▶ **Provided text**:
'''
The TauU ES for each selected phase contrast are saved, along with their respective standard errors (SE). The final step is to combine those ES and their SE for one omnibus ES and SE, which is accomplished by a meta-analysis or multi-tier analysis statistical module. Contrary to its name, an omnibus ES will not always make use of all possible phases or phase contrasts, as seen in our example, and more than one omnibus ES may need to be calculated from a single design’s data in order to answer two or more research questions. The statistical procedure for hand calculation was described in detail above. Here, we rely on real data, and menu-based calculations, which readers can replicate.
'''
▶ **Dataset excerpt**:
'''
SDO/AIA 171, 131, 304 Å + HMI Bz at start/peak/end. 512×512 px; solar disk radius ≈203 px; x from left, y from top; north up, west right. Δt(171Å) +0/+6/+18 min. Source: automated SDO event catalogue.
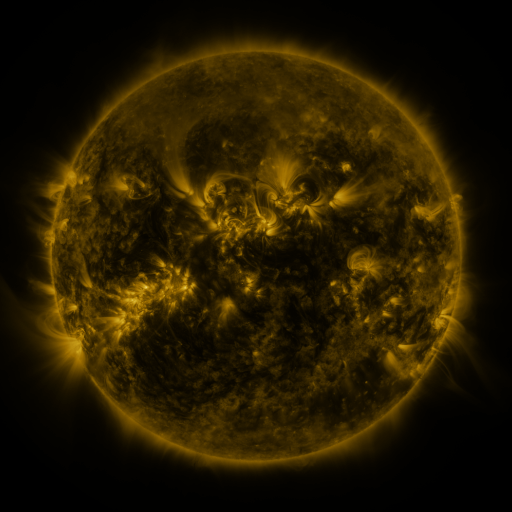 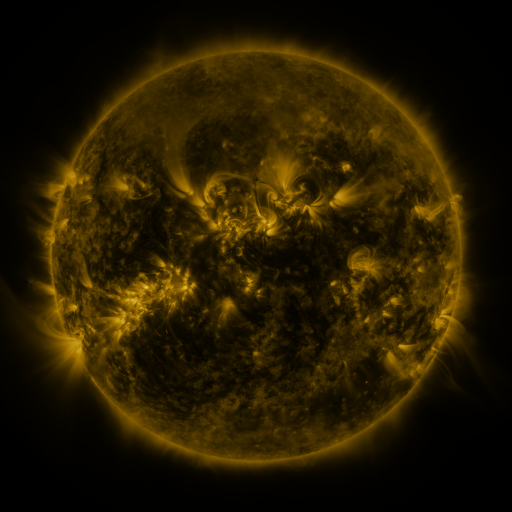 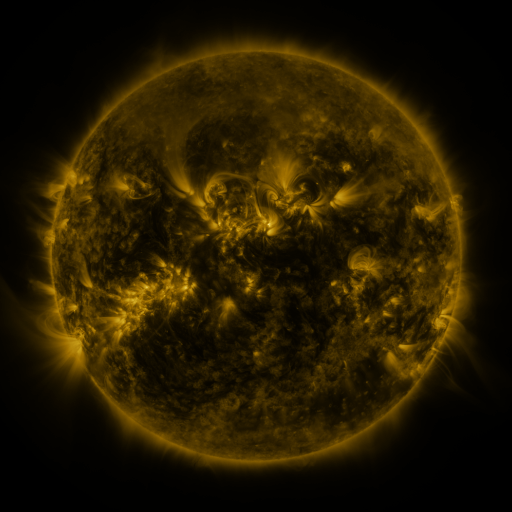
'''
▶ **Given problem**: Repeat, word for word, the stretch of the effect-size passage from "The TauU ES" through "readers can replicate.".

▶ **Completed task**:
The TauU ES for each selected phase contrast are saved, along with their respective standard errors (SE). The final step is to combine those ES and their SE for one omnibus ES and SE, which is accomplished by a meta-analysis or multi-tier analysis statistical module. Contrary to its name, an omnibus ES will not always make use of all possible phases or phase contrasts, as seen in our example, and more than one omnibus ES may need to be calculated from a single design’s data in order to answer two or more research questions. The statistical procedure for hand calculation was described in detail above. Here, we rely on real data, and menu-based calculations, which readers can replicate.